*TASK OBJECTIVE*: Retype all of the records below word for word, leaving out the pictures.

-- Start of EXTRACTED ENTRIES --

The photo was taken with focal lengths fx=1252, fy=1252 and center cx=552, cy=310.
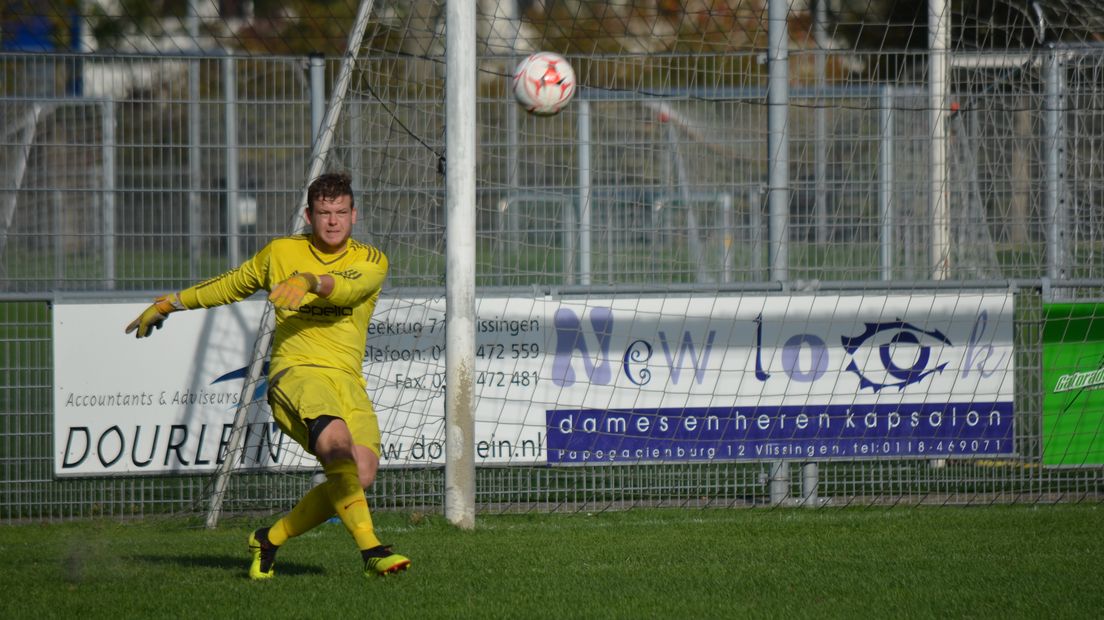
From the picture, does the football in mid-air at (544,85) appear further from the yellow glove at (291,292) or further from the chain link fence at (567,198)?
the yellow glove at (291,292)

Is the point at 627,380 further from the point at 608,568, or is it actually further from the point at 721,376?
the point at 608,568

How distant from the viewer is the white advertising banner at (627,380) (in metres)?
8.05

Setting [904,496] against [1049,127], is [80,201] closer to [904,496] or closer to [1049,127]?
[904,496]

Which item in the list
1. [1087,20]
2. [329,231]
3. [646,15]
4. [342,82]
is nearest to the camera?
[329,231]

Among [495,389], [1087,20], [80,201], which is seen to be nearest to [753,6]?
[1087,20]

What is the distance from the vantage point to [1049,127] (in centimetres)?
861

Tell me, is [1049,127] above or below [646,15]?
below

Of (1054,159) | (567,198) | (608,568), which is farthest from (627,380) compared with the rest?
(1054,159)

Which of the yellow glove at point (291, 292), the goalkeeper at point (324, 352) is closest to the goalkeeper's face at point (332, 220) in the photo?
the goalkeeper at point (324, 352)

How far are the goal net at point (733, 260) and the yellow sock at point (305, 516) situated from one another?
2.12m

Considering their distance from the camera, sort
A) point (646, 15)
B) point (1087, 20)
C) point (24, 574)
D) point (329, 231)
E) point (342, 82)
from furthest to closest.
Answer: point (646, 15) → point (1087, 20) → point (342, 82) → point (24, 574) → point (329, 231)

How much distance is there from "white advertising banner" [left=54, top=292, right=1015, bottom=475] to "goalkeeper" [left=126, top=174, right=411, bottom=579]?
2.19 meters

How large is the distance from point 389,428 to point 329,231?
2602 mm

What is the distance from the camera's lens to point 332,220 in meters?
5.75
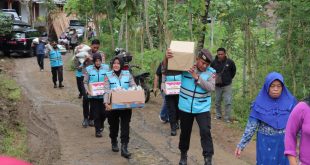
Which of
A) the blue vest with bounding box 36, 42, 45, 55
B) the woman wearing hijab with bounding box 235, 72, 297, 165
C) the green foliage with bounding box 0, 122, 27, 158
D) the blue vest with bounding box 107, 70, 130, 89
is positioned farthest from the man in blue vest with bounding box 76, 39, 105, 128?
the blue vest with bounding box 36, 42, 45, 55

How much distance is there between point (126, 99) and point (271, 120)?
2.86 metres

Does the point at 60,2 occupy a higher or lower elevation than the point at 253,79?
higher

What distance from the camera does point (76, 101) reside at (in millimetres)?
14180

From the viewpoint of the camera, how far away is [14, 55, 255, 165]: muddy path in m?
8.16

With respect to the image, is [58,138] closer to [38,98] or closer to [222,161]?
[222,161]

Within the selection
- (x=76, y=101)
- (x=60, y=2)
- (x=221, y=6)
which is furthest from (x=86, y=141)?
(x=60, y=2)

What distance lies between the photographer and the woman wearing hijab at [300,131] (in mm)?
4215

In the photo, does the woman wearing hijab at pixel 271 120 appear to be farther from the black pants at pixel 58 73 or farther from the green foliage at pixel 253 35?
the black pants at pixel 58 73

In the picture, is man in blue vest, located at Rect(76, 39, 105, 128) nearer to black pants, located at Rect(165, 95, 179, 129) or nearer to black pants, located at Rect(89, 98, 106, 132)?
black pants, located at Rect(89, 98, 106, 132)

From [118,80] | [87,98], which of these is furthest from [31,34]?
[118,80]

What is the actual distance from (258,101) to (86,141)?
4.92 meters

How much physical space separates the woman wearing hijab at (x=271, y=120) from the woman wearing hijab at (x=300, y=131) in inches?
31.9

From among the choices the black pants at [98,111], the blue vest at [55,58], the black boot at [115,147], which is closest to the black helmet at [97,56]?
the black pants at [98,111]

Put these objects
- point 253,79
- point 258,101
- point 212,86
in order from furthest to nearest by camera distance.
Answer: point 253,79
point 212,86
point 258,101
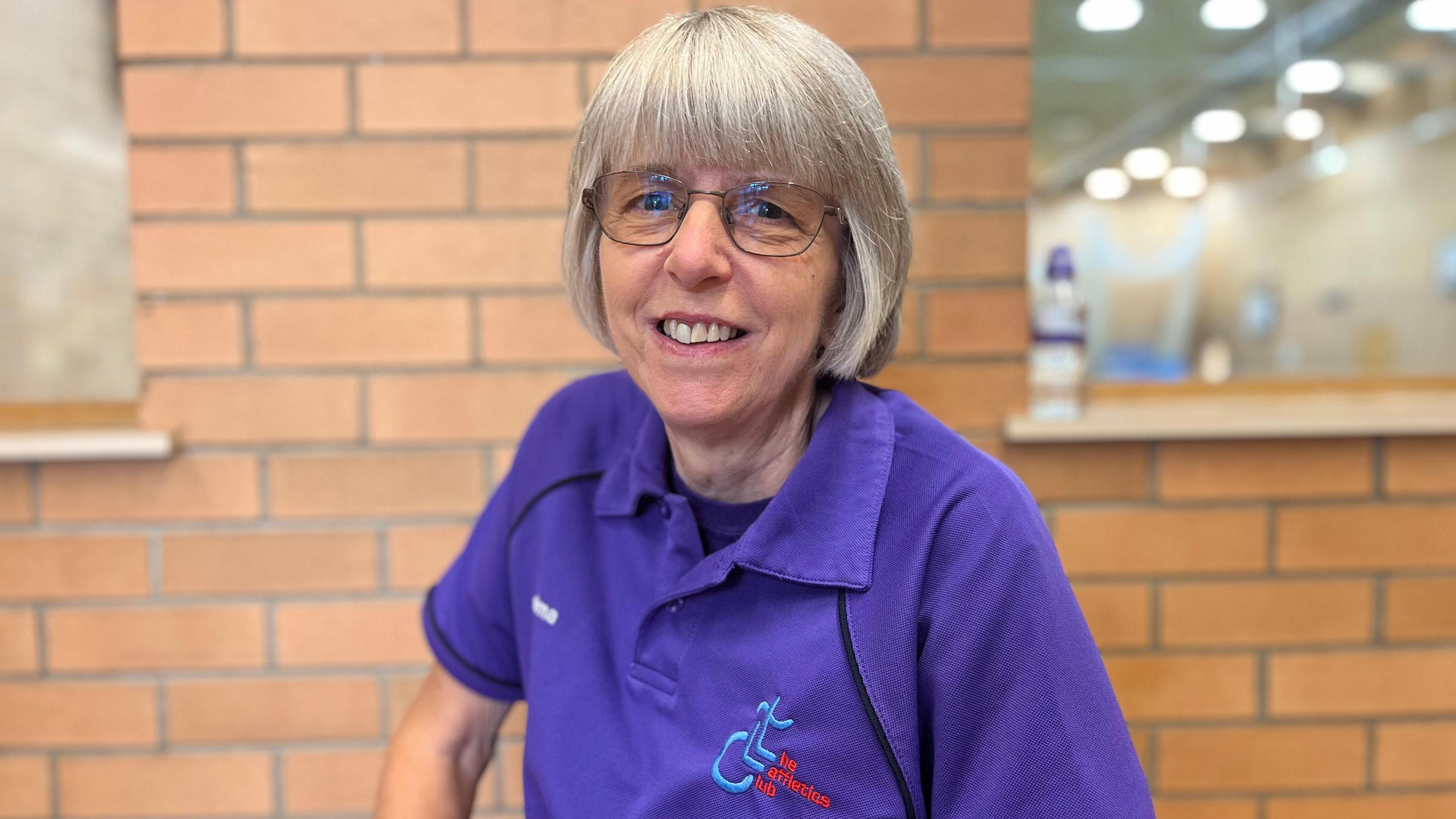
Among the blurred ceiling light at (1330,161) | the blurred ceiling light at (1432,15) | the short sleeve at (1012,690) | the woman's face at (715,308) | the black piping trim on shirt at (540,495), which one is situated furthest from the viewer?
the blurred ceiling light at (1330,161)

-- End of EXTRACTED ENTRIES --

*WRITTEN SOLUTION*:
The photo was taken with focal lengths fx=1252, fy=1252 and center cx=552, cy=310.
From the picture, does the football in mid-air at (544,85) appear further from the yellow glove at (291,292) or further from the chain link fence at (567,198)?
the yellow glove at (291,292)

Is the point at 627,380 further from the point at 608,568, or is it actually further from the point at 721,376?
the point at 608,568

How distant from the viewer is the white advertising banner at (627,380) (in metres)?
8.05

Setting [904,496] against [1049,127], is [80,201] closer to [904,496] or closer to [1049,127]?
[904,496]

Which item in the list
1. [1087,20]
2. [329,231]
3. [646,15]
4. [342,82]
is nearest to the camera?
[329,231]

Among [495,389], [1087,20], [80,201], which is seen to be nearest to [753,6]?
[1087,20]

What is the distance from the vantage point to [1049,127] (in centimetres)?
861

Tell me, is [1049,127] above or below [646,15]?
below

Of (1054,159) | (567,198) | (608,568), which is farthest from (627,380) compared with the rest?
(1054,159)

Which of the yellow glove at point (291, 292), the goalkeeper at point (324, 352) is closest to the goalkeeper's face at point (332, 220) in the photo?
the goalkeeper at point (324, 352)

How far are the goal net at point (733, 260) and the yellow sock at point (305, 516) situated from one another?
2.12m

Considering their distance from the camera, sort
A) point (646, 15)
B) point (1087, 20)
C) point (24, 574)
D) point (329, 231)
E) point (342, 82)
from furthest to closest.
Answer: point (646, 15) → point (1087, 20) → point (342, 82) → point (24, 574) → point (329, 231)

How much distance is there from "white advertising banner" [left=54, top=292, right=1015, bottom=475] to "goalkeeper" [left=126, top=174, right=411, bottom=579]?
2.19 meters

How large is the distance from point 389,428 to point 329,231?
2602 mm

What is the distance from the camera's lens to point 332,220 in meters?
5.75
Which of
A) the blue vest with bounding box 36, 42, 45, 55
B) the woman wearing hijab with bounding box 235, 72, 297, 165
C) the green foliage with bounding box 0, 122, 27, 158
D) the blue vest with bounding box 107, 70, 130, 89
is positioned farthest from the man in blue vest with bounding box 76, 39, 105, 128?
the blue vest with bounding box 36, 42, 45, 55

How much distance is there between point (126, 99) and point (271, 120)?
2.86 metres

Does the point at 60,2 occupy a higher or lower elevation than the point at 253,79?
higher

What distance from the camera does point (76, 101) reside at (in millimetres)?
14180

From the viewpoint of the camera, how far away is [14, 55, 255, 165]: muddy path in m?
8.16

With respect to the image, is [58,138] closer to [38,98] or closer to [222,161]?
[222,161]

Within the selection
- (x=76, y=101)
- (x=60, y=2)
- (x=221, y=6)
which is furthest from (x=86, y=141)?
(x=60, y=2)

What distance lies between the photographer and the woman wearing hijab at [300,131] (in mm)?
4215

In the photo, does the woman wearing hijab at pixel 271 120 appear to be farther from the black pants at pixel 58 73 or farther from the green foliage at pixel 253 35?
the black pants at pixel 58 73

In the picture, is man in blue vest, located at Rect(76, 39, 105, 128) nearer to black pants, located at Rect(165, 95, 179, 129) or nearer to black pants, located at Rect(89, 98, 106, 132)?
black pants, located at Rect(89, 98, 106, 132)

From [118,80] | [87,98], which of these is furthest from [31,34]?
[118,80]

What is the actual distance from (258,101) to (86,141)?
4.92 meters

How much physical space separates the woman wearing hijab at (x=271, y=120) from the woman wearing hijab at (x=300, y=131) in inches?
31.9

From among the choices the black pants at [98,111], the blue vest at [55,58], the black boot at [115,147], which is closest to the black helmet at [97,56]?
the black pants at [98,111]

Put these objects
- point 253,79
- point 258,101
- point 212,86
in order from furthest to nearest by camera distance.
Answer: point 253,79
point 212,86
point 258,101
Among the blurred ceiling light at (1330,161) | the blurred ceiling light at (1432,15) | the short sleeve at (1012,690) | the woman's face at (715,308) | the black piping trim on shirt at (540,495), which one is situated furthest from the viewer?
the blurred ceiling light at (1330,161)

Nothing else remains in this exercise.